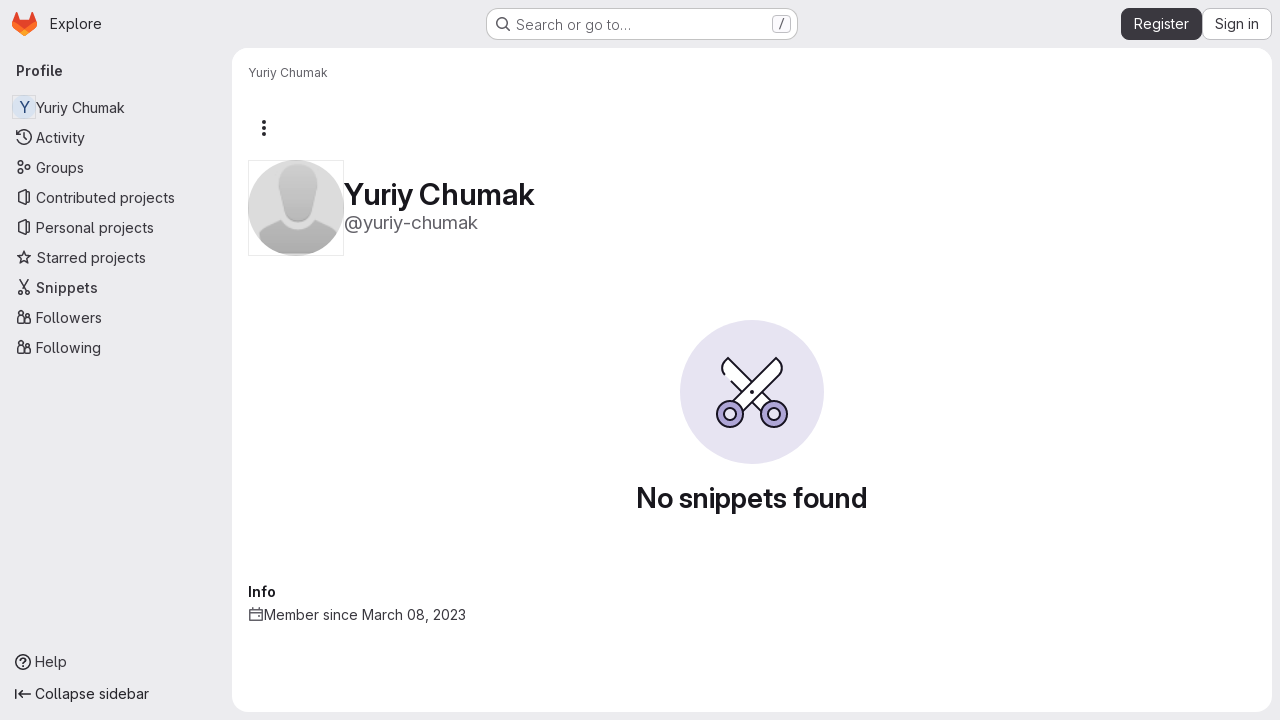

--- FILE ---
content_type: text/javascript; charset=utf-8
request_url: https://git.adelielinux.org/assets/webpack/pages.users.071eba69.chunk.js
body_size: 332
content:
(this.webpackJsonp=this.webpackJsonp||[]).push([["pages.users"],{356:function(s,e,a){a("HVBj"),s.exports=a("W9i/")}},[[356,"runtime","main","commons-pages.admin.groups.index-pages.admin.projects.index-pages.dashboard.groups.index-pages.dashb-66704b67","commons-pages.admin.groups.index-pages.admin.projects.index-pages.dashboard.groups.index-pages.dashb-751fa9d0","commons-pages.admin.projects.index-pages.dashboard.groups.index-pages.dashboard.projects-pages.group-878ae64e","commons-pages.projects.snippets.edit-pages.projects.snippets.new-pages.projects.snippets.show-pages.-522a9882","commons-pages.organizations.organizations.activity-pages.users-pages.users.show-pages.users.terms.index","commons-pages.users-pages.users.show-pages.users.terms.index"]]]);
//# sourceMappingURL=pages.users.071eba69.chunk.js.map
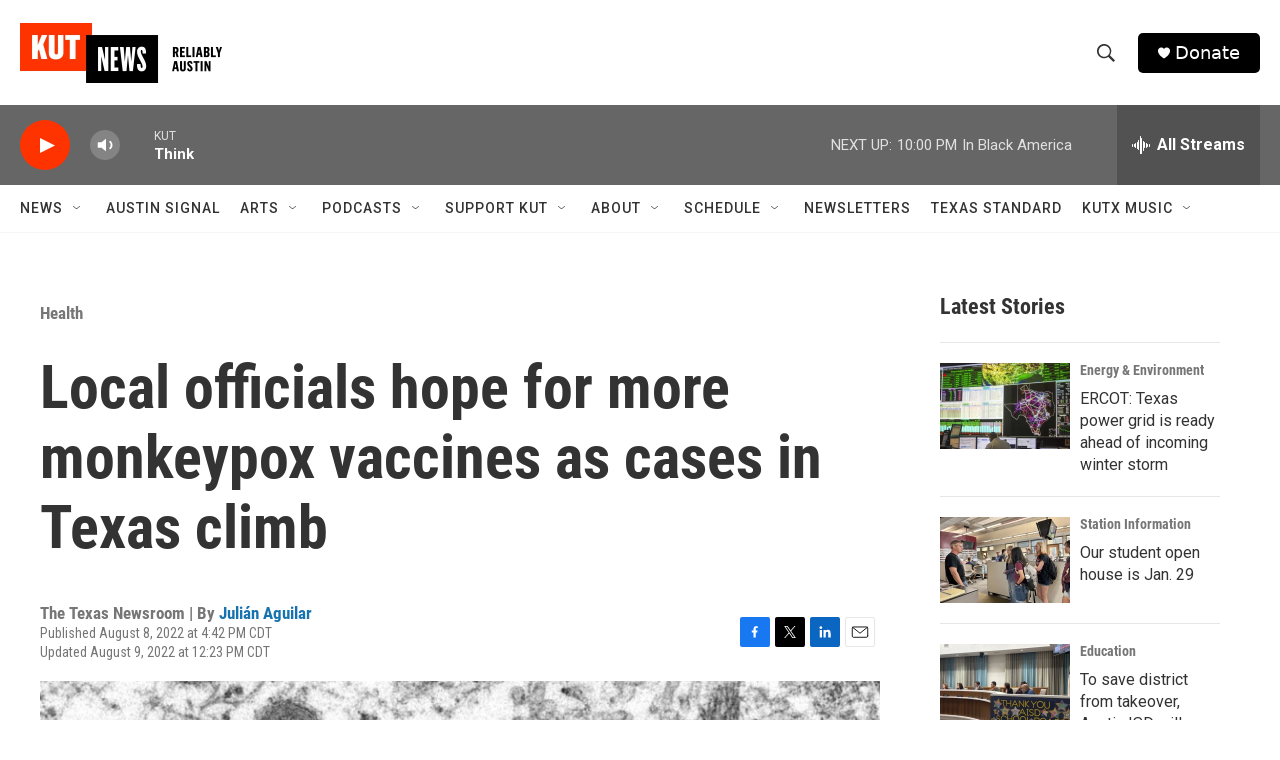

--- FILE ---
content_type: text/html; charset=utf-8
request_url: https://www.google.com/recaptcha/api2/aframe
body_size: 268
content:
<!DOCTYPE HTML><html><head><meta http-equiv="content-type" content="text/html; charset=UTF-8"></head><body><script nonce="NgFtl2LJp08qflXWAXyNbQ">/** Anti-fraud and anti-abuse applications only. See google.com/recaptcha */ try{var clients={'sodar':'https://pagead2.googlesyndication.com/pagead/sodar?'};window.addEventListener("message",function(a){try{if(a.source===window.parent){var b=JSON.parse(a.data);var c=clients[b['id']];if(c){var d=document.createElement('img');d.src=c+b['params']+'&rc='+(localStorage.getItem("rc::a")?sessionStorage.getItem("rc::b"):"");window.document.body.appendChild(d);sessionStorage.setItem("rc::e",parseInt(sessionStorage.getItem("rc::e")||0)+1);localStorage.setItem("rc::h",'1768965153037');}}}catch(b){}});window.parent.postMessage("_grecaptcha_ready", "*");}catch(b){}</script></body></html>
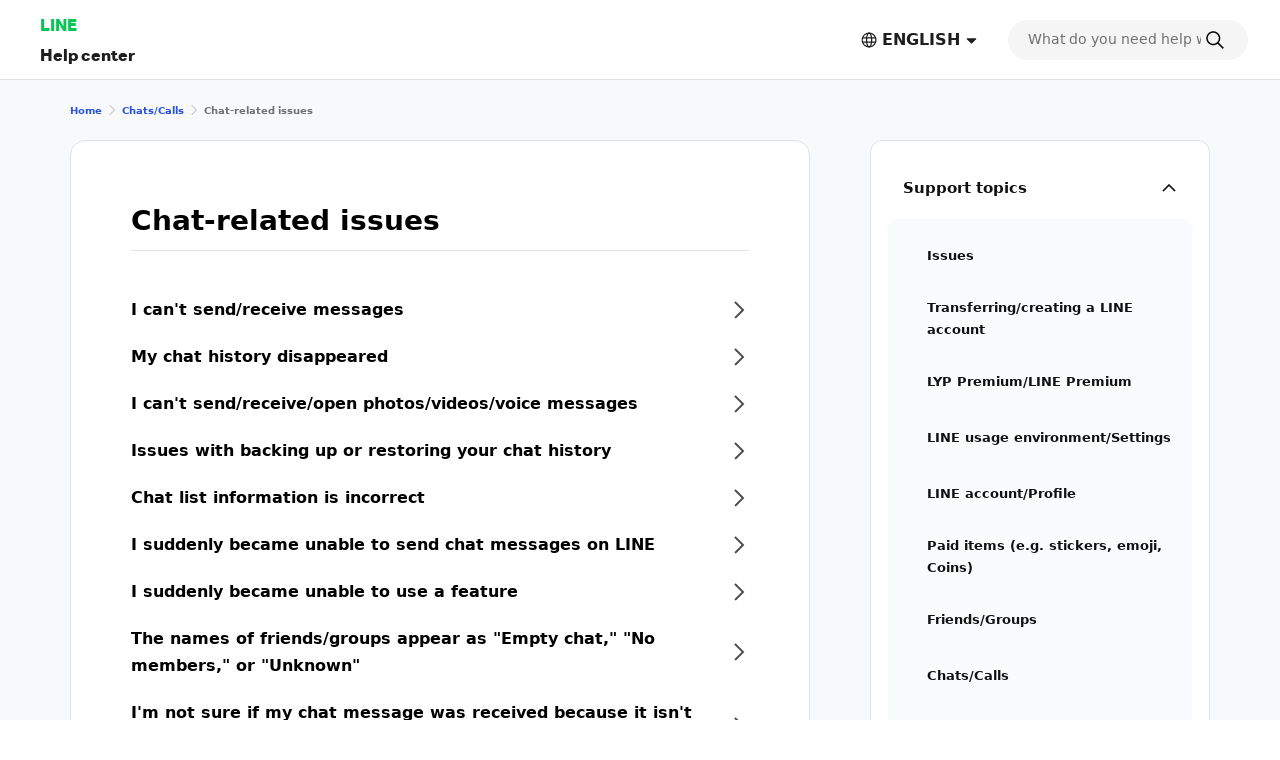

--- FILE ---
content_type: text/plain; charset=utf-8
request_url: https://uts-front.line-apps.com/event-web
body_size: -54
content:
200 OK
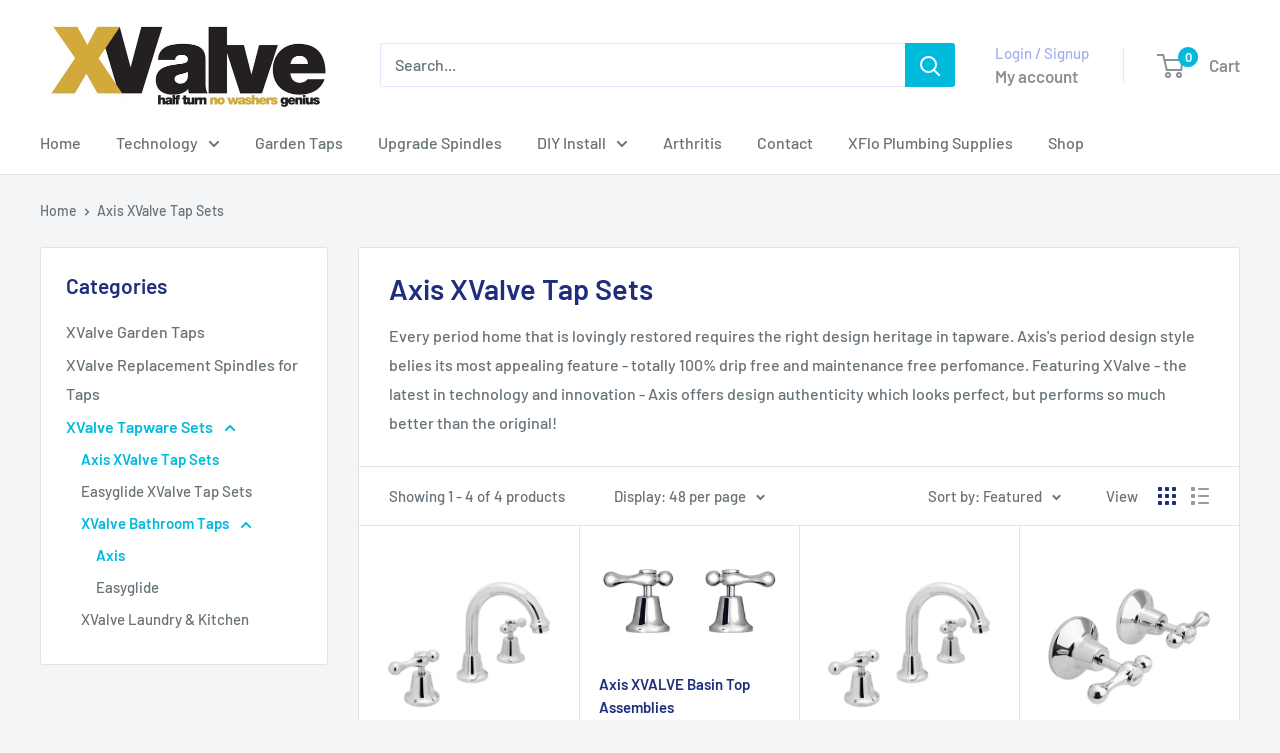

--- FILE ---
content_type: text/javascript
request_url: https://xvalve.com.au/cdn/shop/t/20/assets/custom.js?v=102476495355921946141707447417
body_size: -675
content:
//# sourceMappingURL=/cdn/shop/t/20/assets/custom.js.map?v=102476495355921946141707447417
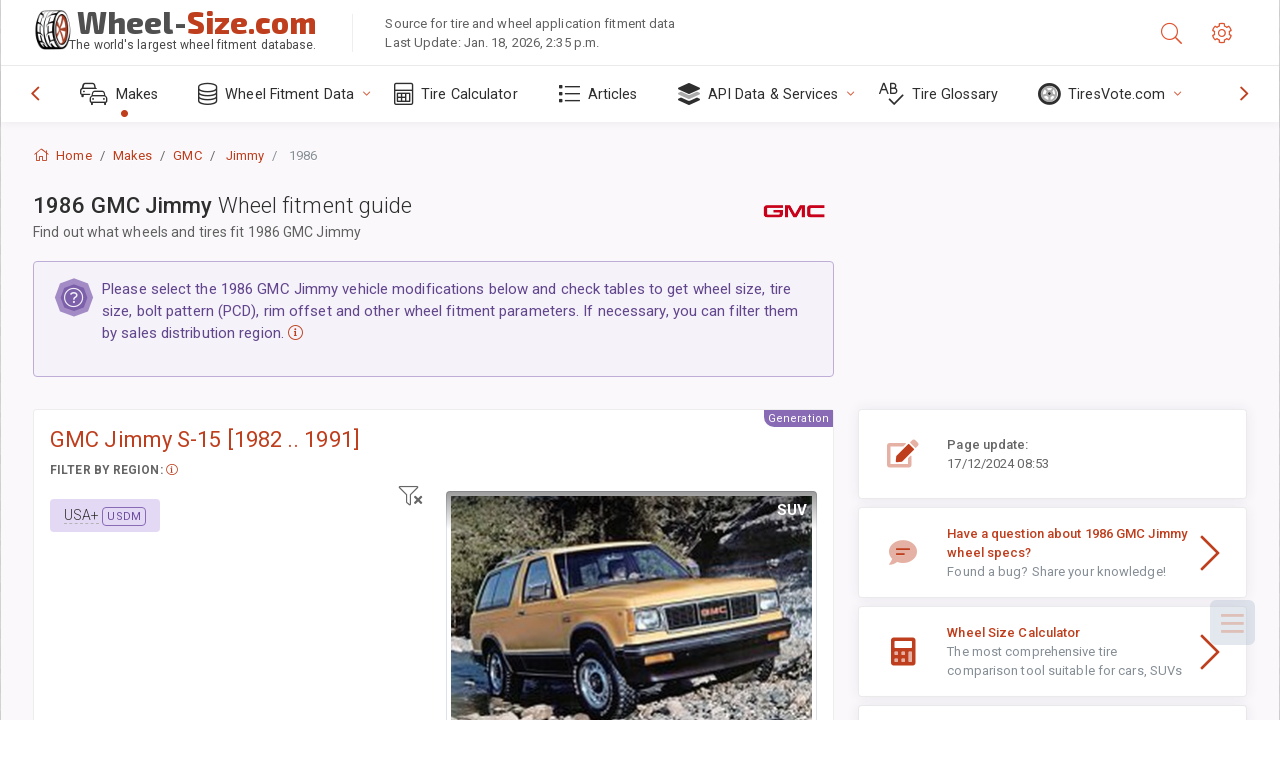

--- FILE ---
content_type: text/html; charset=utf-8
request_url: https://www.wheel-size.com/sublogin/
body_size: 101
content:



<script>window.st = '4TGR8m5khXrrN2LkyQi9zDHjkfWEqvPxQTSQ0UfUmDIU'</script>


--- FILE ---
content_type: text/html; charset=utf-8
request_url: https://www.google.com/recaptcha/api2/aframe
body_size: 266
content:
<!DOCTYPE HTML><html><head><meta http-equiv="content-type" content="text/html; charset=UTF-8"></head><body><script nonce="yW3cC_83YOQRriXAUKhb0g">/** Anti-fraud and anti-abuse applications only. See google.com/recaptcha */ try{var clients={'sodar':'https://pagead2.googlesyndication.com/pagead/sodar?'};window.addEventListener("message",function(a){try{if(a.source===window.parent){var b=JSON.parse(a.data);var c=clients[b['id']];if(c){var d=document.createElement('img');d.src=c+b['params']+'&rc='+(localStorage.getItem("rc::a")?sessionStorage.getItem("rc::b"):"");window.document.body.appendChild(d);sessionStorage.setItem("rc::e",parseInt(sessionStorage.getItem("rc::e")||0)+1);localStorage.setItem("rc::h",'1768771842877');}}}catch(b){}});window.parent.postMessage("_grecaptcha_ready", "*");}catch(b){}</script></body></html>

-----

■ **Problem requirements**:
Where the word "assets" occurs in a line of the records, copy that line.

■ **The completed task**:
request_url: https://git.adelielinux.org/assets/webpack/pages.users.071eba69.chunk.js
request_url: https://xvalve.com.au/cdn/shop/t/20/assets/custom.js?v=102476495355921946141707447417
//# sourceMappingURL=/cdn/shop/t/20/assets/custom.js.map?v=102476495355921946141707447417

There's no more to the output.